═════ Metin

Rize’den Kasımpaşa’ya, Kasımpaşa’dan Külliye’ye

HÜSEYİN BESLİ

En kestirmeden böyle anlatmış Karadeniz insanının hâleti ruhiyesini, ünlü kemençe üstadı Koça Dayı. Bu insanların, kavgaya yatkın olması, kin tutmaması, çabucak öfkelenip, çabucak yatışması, ataklığı, kıvrak zekâsı ve çalışkanlığı, bundan daha güzel nasıl anlatılır?

Recep Tayyip Erdoğan, Rizeli. Bu özelliklerin tümüne sahip bir “Garadeniz Uşağu.”

Babası Ahmet Erdoğan, Koça Dayı’nın “Arkamuzda sıra dağlar, hemen önümuzda Garadeniz” diye tarif ettiği bu coğrafyada fazla uzun kalmamış. 1918’lerde daha on beş yaşındayken Rize’den ayrılıp Zonguldak’taki akrabalarının yanına yerleşmiş. Burada çalışarak geçirdiği dört yılın ardından da İstanbul’a göçmüş.

On dört yaşındayken babası vefat edince, erken yaşta hayata atılmak zorunda kalmış. Rize’den ayrılmadan önce aile büyükleri, “gurbete çıkacaksın, ne olur ne olmaz” diyerek, baş göz etmişler Ahmet Erdoğan’ı.

34 yıl süren bu evlilikten sonra 1953’de Tenzile Hanım’la izdivaç yapar. Önceki zevcesinden iki sonrakinden de Tayyip Erdoğan (26 Şubat 1954), Mustafa (1956) ve Vesile (1964) olmak üzere üç çocuğu daha dünyaya gelir.

Ahmet Erdoğan, 1925 yılında Deniz İşletmeleri’nde kaptan olarak işe başlamış, emekliye ayrıldığı 1968 yılına kadar da kırk üç yıl boyunca orada çalışmıştır.

══════════
═════ İşlenecek Girdiler

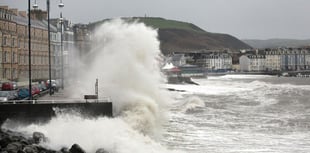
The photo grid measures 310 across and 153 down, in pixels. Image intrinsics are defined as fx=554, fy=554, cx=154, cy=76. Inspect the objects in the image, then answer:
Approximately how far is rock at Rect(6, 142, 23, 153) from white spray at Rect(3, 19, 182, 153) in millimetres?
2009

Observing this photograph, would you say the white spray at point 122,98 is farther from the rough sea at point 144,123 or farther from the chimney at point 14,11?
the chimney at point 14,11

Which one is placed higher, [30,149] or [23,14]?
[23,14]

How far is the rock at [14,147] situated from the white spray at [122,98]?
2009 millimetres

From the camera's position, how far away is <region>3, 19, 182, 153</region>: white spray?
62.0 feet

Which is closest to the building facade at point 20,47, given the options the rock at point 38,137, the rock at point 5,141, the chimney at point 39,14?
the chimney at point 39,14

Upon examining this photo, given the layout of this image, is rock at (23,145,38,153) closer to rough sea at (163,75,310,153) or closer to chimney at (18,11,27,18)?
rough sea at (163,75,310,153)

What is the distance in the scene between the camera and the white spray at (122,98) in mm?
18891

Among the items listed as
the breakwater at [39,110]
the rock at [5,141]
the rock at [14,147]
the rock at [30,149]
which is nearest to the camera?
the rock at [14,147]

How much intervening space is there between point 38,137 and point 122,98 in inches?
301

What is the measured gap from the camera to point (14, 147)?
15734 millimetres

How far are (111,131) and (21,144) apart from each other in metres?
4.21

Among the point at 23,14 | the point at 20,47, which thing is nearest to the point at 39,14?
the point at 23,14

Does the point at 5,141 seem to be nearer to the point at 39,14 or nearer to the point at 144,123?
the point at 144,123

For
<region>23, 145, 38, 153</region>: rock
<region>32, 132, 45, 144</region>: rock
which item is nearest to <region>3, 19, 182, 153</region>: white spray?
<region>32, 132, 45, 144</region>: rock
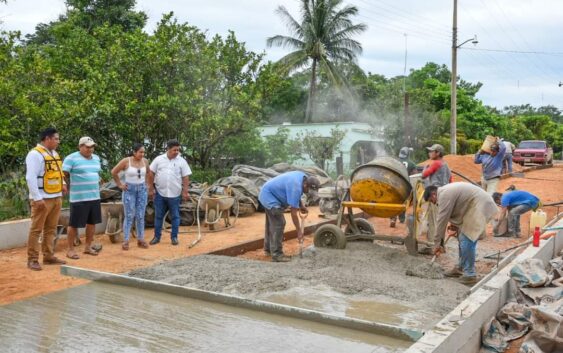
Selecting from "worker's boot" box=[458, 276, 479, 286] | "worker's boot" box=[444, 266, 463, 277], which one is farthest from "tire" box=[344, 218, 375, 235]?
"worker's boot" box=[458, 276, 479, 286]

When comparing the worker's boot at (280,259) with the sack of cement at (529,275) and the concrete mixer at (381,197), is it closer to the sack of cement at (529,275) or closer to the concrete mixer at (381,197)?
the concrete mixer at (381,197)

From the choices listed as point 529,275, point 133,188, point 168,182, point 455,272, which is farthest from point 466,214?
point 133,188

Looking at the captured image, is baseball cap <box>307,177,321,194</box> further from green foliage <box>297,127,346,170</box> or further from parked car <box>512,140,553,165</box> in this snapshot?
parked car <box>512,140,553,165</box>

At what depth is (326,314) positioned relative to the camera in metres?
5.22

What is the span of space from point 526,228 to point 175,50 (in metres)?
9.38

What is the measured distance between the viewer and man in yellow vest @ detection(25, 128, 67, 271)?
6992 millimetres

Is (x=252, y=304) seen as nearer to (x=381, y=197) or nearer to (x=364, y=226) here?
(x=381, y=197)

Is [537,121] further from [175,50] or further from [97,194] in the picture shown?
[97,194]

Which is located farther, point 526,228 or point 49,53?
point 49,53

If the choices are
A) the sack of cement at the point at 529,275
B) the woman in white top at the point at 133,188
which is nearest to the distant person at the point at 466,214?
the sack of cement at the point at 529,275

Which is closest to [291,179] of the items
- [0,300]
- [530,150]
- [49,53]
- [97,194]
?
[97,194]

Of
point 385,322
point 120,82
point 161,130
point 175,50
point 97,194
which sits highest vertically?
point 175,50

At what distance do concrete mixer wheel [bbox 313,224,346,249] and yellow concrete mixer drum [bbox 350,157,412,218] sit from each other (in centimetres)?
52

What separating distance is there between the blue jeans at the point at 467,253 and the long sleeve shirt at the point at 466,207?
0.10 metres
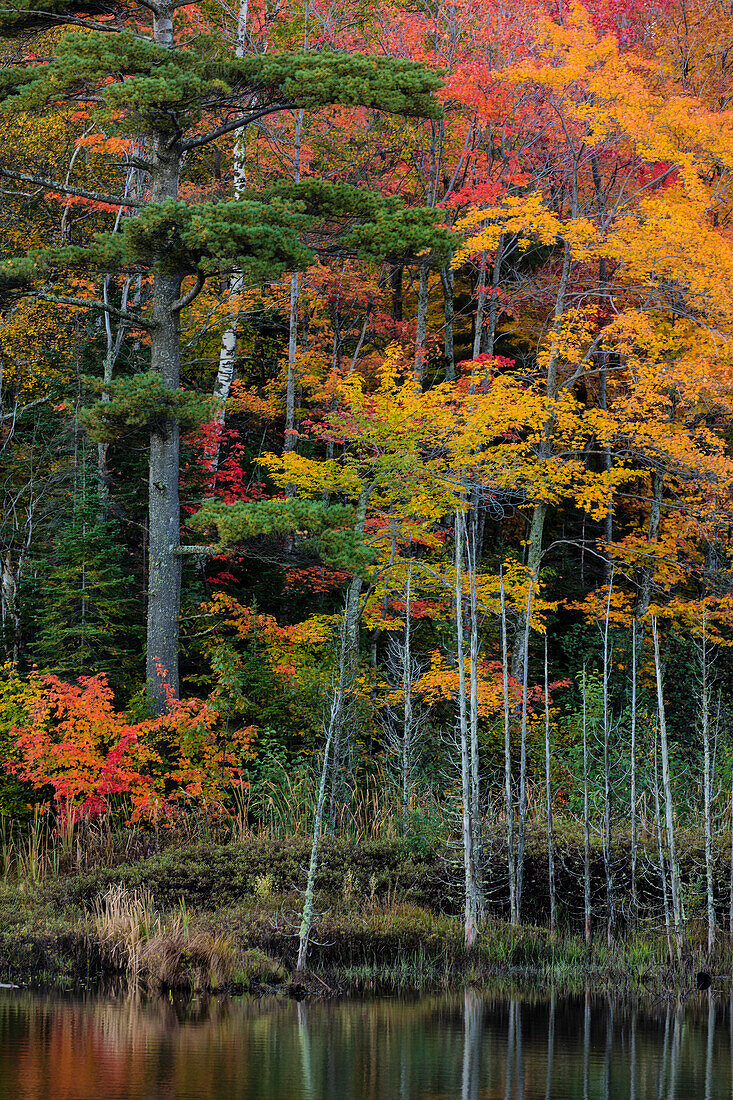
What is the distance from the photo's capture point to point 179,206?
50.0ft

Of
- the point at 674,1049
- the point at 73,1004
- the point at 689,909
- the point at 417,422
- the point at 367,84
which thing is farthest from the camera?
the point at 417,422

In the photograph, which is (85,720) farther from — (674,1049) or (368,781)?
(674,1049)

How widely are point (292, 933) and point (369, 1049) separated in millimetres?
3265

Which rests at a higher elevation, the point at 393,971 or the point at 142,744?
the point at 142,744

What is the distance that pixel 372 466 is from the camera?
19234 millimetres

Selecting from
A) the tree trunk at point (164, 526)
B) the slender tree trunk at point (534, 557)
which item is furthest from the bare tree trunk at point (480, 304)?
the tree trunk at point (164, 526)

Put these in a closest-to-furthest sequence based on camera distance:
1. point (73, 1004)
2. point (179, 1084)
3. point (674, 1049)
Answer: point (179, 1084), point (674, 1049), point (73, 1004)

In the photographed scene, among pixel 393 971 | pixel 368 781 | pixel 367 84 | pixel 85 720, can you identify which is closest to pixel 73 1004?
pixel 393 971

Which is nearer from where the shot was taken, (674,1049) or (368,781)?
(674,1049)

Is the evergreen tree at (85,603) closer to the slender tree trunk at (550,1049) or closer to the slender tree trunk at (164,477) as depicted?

══════════

→ Yapılacak Alıştırmalar
a) Erdoğan ailesini anlatan metinden "Ahmet Erdoğan, 1925" ile "boyunca orada çalışmıştır." arasındaki kısmı, her iki uç da dahil olmak üzere, aynen aktarın.
b) Girdilerde "Observing this photograph, would" ifadesini içeren satır ile "2009 millimetres" ifadesini içeren satır arasındaki satırları, bu iki satır da dahil olmak üzere, olduğu gibi yazın.

→ Alıştırma Yanıtları
a)
Ahmet Erdoğan, 1925 yılında Deniz İşletmeleri’nde kaptan olarak işe başlamış, emekliye ayrıldığı 1968 yılına kadar da kırk üç yıl boyunca orada çalışmıştır.

b)
Observing this photograph, would you say the white spray at point 122,98 is farther from the rough sea at point 144,123 or farther from the chimney at point 14,11?
the chimney at point 14,11

Which one is placed higher, [30,149] or [23,14]?
[23,14]

How far is the rock at [14,147] situated from the white spray at [122,98]?
2009 millimetres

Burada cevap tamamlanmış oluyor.